An international team led by Dutch astronomers has made a tantalizing discovery about the way pulsars emit radiation. The emission of X-rays and radio waves by these pulsating neutron stars is able to change dramatically in seconds, simultaneously, in a way that cannot be explained with current theory. The research results appeared in the journal Science on 25 January.
Pulsars are small spinning stars that are only about a dozen miles in diameter—the size of a small city—but which weigh as much as our Sun. These super-dense objects have a strong magnetic field that is approximately one million times stronger than the fields scientists can make in laboratories on Earth. The pulsar emits a beam of radiation. As the star spins—typically several times per second—the radio beam sweeps repeatedly over Earth, and we detect short pulses of radiation, a bit like a lighthouse. Some pulsars emit radiation across the entire electromagnetic spectrum, including both X-ray and radio wavelengths.
It has been known for some time that some radio pulsars flip their behavior between two (or even more) states, changing the pattern and intensity of their radio pulses. The moment of flip is both unpredictable and sudden (often within a single rotation period).
The scientists studied a particular pulsar called PSR B0943+10, one of the first pulsars discovered. The pulses from PSR B0943+10 change in form and brightness every few hours, and these changes happen within about a second. It is as if the pulsar has two distinct personalities. As PSR B0943+10 is one of the few pulsars also known to emit X-ray radiation, knowing how this pulsar behaved in X-rays during the ‘radio changes’ could provide new insight into the nature of the emission process.

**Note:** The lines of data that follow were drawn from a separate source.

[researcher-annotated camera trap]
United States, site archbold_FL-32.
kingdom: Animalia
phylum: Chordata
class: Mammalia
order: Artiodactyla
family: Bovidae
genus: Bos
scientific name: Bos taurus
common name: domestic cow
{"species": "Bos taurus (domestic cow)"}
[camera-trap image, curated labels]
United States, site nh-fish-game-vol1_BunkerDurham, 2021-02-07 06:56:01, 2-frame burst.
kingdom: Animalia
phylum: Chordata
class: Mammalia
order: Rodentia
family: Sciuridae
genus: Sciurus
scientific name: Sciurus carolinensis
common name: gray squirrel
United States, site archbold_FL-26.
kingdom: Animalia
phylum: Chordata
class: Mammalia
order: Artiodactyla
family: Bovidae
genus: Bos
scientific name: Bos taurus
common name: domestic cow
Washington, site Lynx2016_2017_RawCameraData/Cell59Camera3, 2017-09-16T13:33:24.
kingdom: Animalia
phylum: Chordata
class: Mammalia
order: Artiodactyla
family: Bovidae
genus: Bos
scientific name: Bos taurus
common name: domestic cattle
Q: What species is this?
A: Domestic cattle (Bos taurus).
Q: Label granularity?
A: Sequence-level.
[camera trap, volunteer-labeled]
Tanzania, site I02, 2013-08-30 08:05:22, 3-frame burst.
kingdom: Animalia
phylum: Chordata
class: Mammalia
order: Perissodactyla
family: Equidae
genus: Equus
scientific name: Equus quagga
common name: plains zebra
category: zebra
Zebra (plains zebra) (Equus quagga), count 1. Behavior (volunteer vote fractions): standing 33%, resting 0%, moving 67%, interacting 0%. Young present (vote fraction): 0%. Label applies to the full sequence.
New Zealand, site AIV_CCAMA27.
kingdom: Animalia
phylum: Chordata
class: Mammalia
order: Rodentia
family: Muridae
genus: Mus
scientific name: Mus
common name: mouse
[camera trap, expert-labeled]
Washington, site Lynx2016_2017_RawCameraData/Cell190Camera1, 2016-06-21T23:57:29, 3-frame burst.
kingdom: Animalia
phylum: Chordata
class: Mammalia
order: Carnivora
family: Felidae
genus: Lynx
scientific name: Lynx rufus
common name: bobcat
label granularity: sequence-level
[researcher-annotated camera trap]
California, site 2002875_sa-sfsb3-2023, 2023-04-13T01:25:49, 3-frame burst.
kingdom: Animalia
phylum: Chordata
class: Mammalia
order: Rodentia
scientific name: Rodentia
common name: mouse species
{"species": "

Since the source is a weak X-ray emitter, the team used the most sensitive X-ray telescope in operation, the ESA-funded XMM-Newton. The observations took place over six separate sessions of about six hours in duration. To identify the exact flips in the pulsar’s radio behavior the X-ray observations were tracked simultaneously with two of the most powerful radio telescopes in the world, GMRT and LOFAR.
The results were surprising. The X-rays did indeed change their behavior synchronously with the radio emission, as might have been expected. But in the state where the radio signal is strong and the pulses are clear, the X-rays were weak. And when the radio emission switched to weak the X-rays intensified.
This unexpected chameleon-like behavior of the radio pulsar PSR B0943+10 bolsters fundamental research into the physical processes which occur in the extreme conditions which occur in the magnetosphere of pulsars, 45 years after their discovery.
The discovery of the first pulsar makes for an interesting story. In 1967 Jocelyn Bell, a graduate student at Cambridge University, was analyzing data from the university’s radio telescope and came across radio signals that were faster (many pulses per second) and more regular than anything ever before observed. At first there was speculation that these might be signals from extraterrestrials (“Little Green Men”), but as she and her associates studied earlier theoretical papers they determined that these signals must come from rapidly spinning, super-dense collapsed stars—which had been theorized but never observed.
In 1974, Antony Hewish, Bell’s thesis advisor, was awarded the Nobel Prize in Physics “for his decisive role in the discovery of pulsars” without Jocelyn Bell being named as a co-recipient—even though Bell had been the first to observe the pulsar.